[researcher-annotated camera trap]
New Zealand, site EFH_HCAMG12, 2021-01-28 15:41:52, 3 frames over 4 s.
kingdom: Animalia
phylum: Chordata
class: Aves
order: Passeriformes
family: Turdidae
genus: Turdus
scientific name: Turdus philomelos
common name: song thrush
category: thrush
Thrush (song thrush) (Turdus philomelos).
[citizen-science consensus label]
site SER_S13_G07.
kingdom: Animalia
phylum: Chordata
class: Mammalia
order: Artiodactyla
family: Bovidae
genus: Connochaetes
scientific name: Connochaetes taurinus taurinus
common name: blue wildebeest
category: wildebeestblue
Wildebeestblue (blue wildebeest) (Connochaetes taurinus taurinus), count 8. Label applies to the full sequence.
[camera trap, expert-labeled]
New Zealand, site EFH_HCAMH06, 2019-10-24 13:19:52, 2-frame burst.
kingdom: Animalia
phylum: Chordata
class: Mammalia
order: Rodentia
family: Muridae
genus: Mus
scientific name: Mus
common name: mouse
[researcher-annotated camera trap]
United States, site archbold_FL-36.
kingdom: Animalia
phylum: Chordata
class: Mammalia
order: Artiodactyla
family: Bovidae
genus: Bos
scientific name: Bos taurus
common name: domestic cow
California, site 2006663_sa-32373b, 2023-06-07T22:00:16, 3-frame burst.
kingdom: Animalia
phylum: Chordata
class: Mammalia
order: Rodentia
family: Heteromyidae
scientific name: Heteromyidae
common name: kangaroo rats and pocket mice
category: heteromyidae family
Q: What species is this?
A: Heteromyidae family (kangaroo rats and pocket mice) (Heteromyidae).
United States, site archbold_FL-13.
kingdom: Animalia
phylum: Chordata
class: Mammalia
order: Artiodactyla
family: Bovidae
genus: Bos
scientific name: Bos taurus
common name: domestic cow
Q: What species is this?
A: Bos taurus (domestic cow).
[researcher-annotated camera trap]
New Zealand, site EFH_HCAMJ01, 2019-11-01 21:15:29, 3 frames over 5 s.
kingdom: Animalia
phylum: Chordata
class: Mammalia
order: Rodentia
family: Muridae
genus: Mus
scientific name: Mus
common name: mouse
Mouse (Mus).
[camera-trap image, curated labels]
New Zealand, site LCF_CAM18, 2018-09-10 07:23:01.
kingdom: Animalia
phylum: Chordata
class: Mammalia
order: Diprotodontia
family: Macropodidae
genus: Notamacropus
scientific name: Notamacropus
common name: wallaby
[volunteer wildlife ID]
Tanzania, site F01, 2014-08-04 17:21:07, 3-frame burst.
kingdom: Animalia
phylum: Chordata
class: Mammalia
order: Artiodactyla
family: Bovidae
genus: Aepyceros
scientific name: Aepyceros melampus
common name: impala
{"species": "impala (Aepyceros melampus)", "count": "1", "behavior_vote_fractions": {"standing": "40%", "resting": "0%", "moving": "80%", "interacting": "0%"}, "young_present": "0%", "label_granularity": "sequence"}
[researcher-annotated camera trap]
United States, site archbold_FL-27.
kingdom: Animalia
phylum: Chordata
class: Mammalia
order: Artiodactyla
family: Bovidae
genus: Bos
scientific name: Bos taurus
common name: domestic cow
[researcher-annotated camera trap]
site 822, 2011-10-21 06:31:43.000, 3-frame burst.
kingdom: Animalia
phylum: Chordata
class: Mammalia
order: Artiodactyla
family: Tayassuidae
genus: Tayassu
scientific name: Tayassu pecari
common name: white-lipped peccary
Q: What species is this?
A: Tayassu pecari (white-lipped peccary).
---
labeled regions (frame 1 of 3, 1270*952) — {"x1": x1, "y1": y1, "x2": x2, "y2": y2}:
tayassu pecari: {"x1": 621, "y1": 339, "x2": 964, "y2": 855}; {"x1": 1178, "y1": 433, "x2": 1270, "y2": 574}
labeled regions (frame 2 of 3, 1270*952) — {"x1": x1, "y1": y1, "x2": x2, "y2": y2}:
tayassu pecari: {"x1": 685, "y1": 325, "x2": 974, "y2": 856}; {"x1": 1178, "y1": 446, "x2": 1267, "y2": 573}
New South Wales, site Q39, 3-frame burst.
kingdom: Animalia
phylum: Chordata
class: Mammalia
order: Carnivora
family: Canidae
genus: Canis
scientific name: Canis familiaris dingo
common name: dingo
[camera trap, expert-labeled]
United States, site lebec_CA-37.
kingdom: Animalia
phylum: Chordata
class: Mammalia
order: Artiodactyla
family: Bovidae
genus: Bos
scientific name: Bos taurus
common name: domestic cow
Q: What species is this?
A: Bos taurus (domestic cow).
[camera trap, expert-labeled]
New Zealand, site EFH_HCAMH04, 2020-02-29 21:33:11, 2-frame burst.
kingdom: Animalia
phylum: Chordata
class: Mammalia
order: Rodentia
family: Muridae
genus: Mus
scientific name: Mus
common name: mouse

----

### What to produce
Copy all lines above containing the string "impala".

### Response to this exercise
common name: impala
{"species": "impala (Aepyceros melampus)", "count": "1", "behavior_vote_fractions": {"standing": "40%", "resting": "0%", "moving": "80%", "interacting": "0%"}, "young_present": "0%", "label_granularity": "sequence"}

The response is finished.